* Problem to work on *
Format the items below as a numbered list, skipping any blank lines and leaving out the pictures.

* The records *
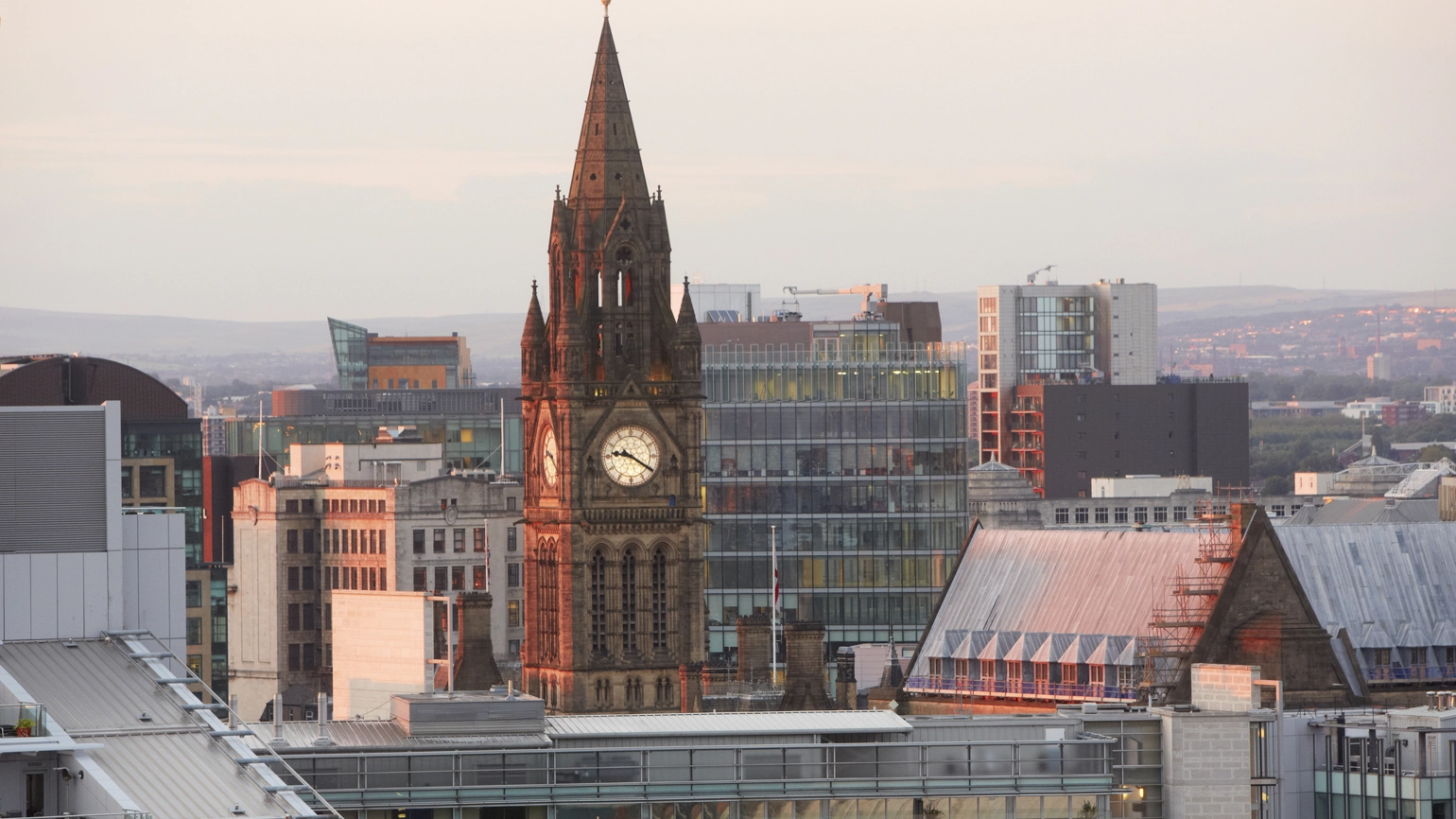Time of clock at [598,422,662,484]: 9:20
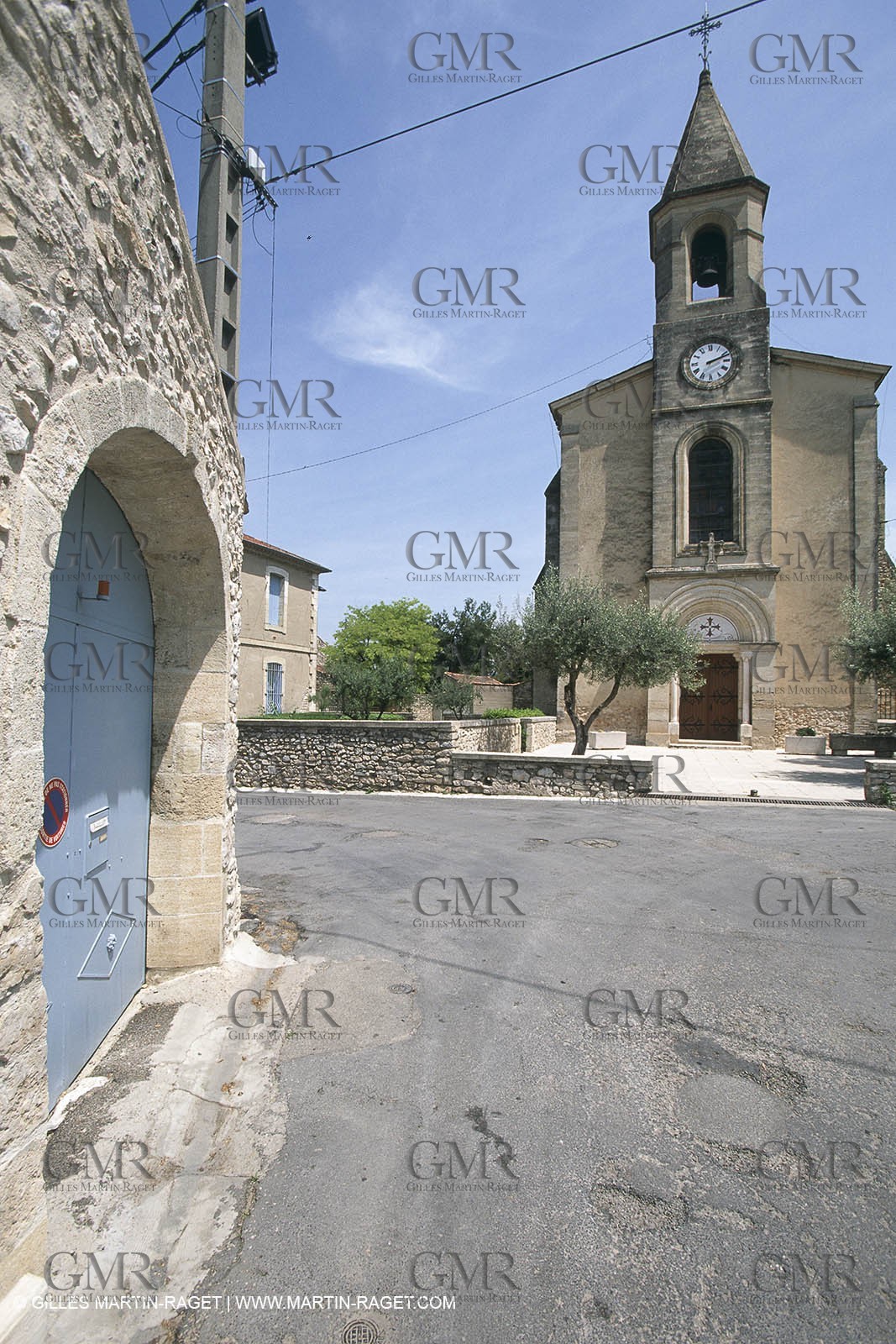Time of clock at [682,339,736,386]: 2:11
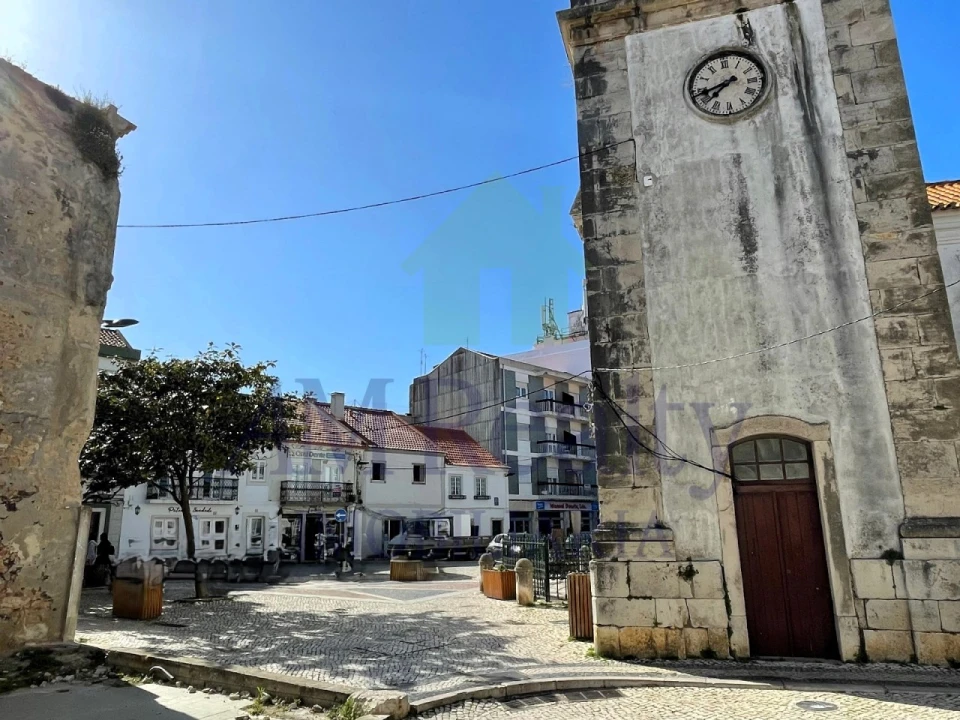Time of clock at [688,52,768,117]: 7:42
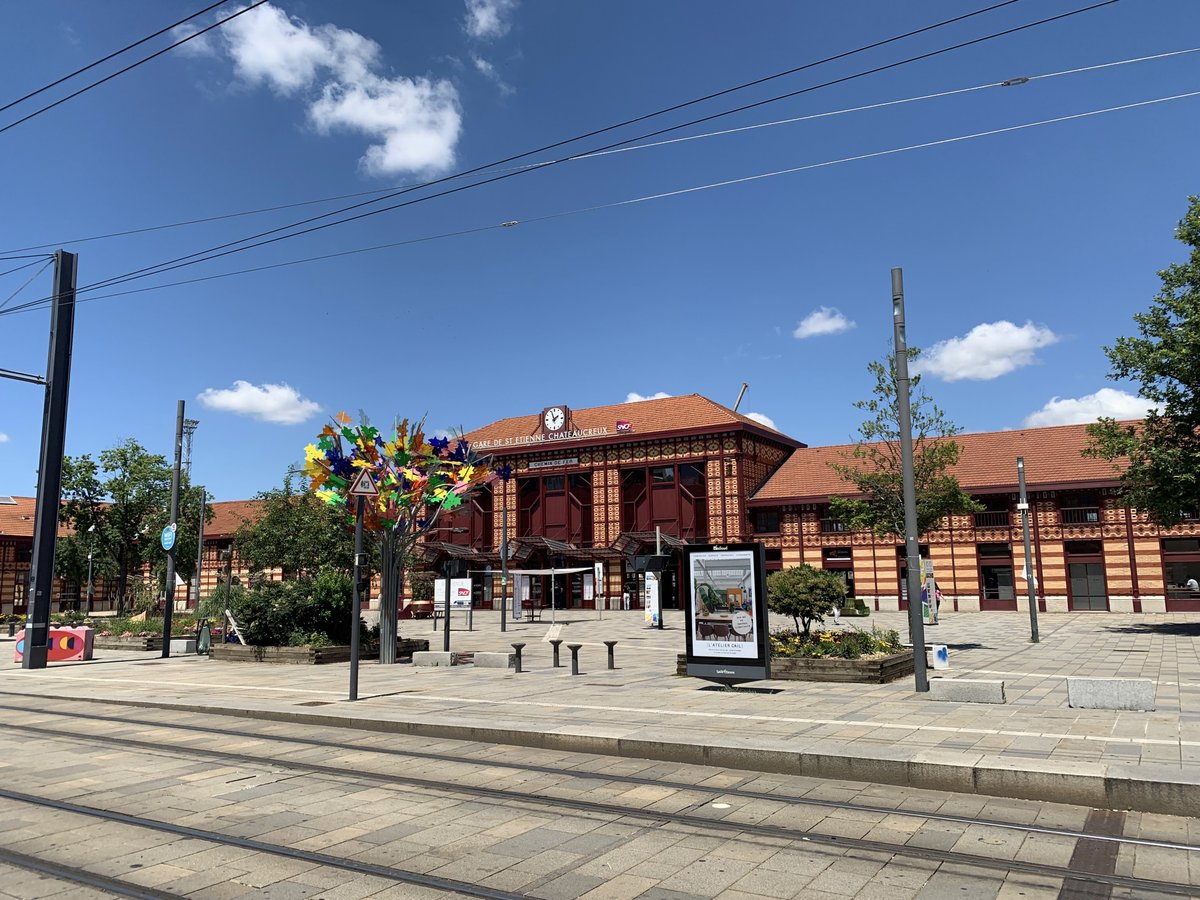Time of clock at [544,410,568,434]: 1:56
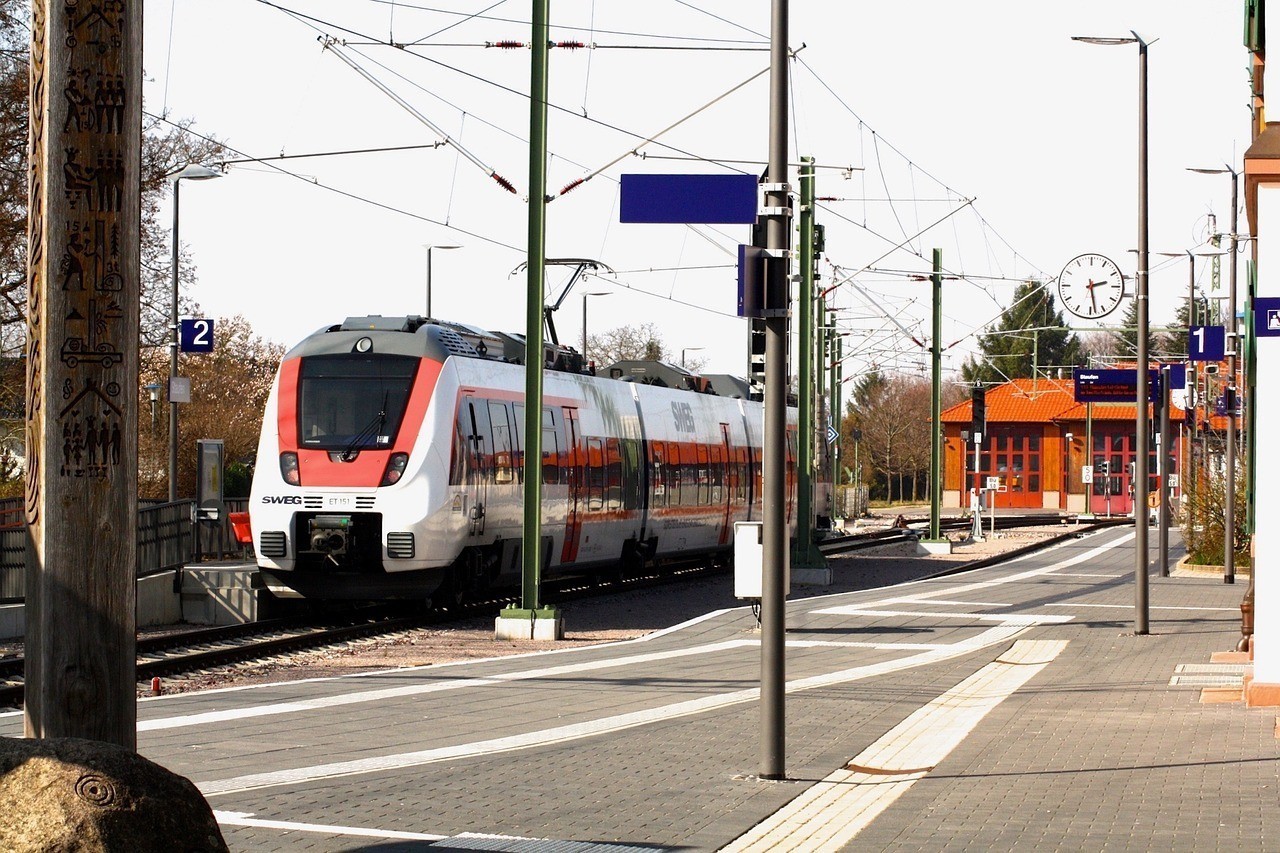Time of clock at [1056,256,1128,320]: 2:28
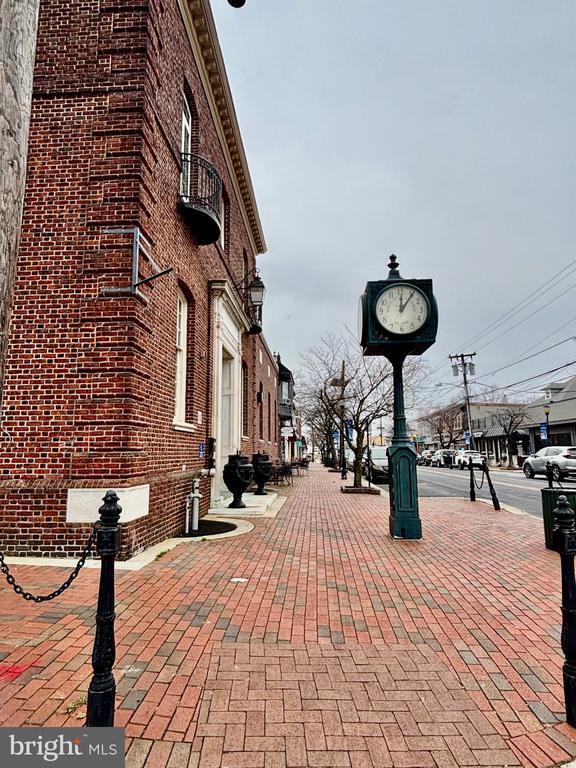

* The result *
1. Time of clock at [598,422,662,484]: 9:20
2. Time of clock at [682,339,736,386]: 2:11
3. Time of clock at [688,52,768,117]: 7:42
4. Time of clock at [544,410,568,434]: 1:56
5. Time of clock at [1056,256,1128,320]: 2:28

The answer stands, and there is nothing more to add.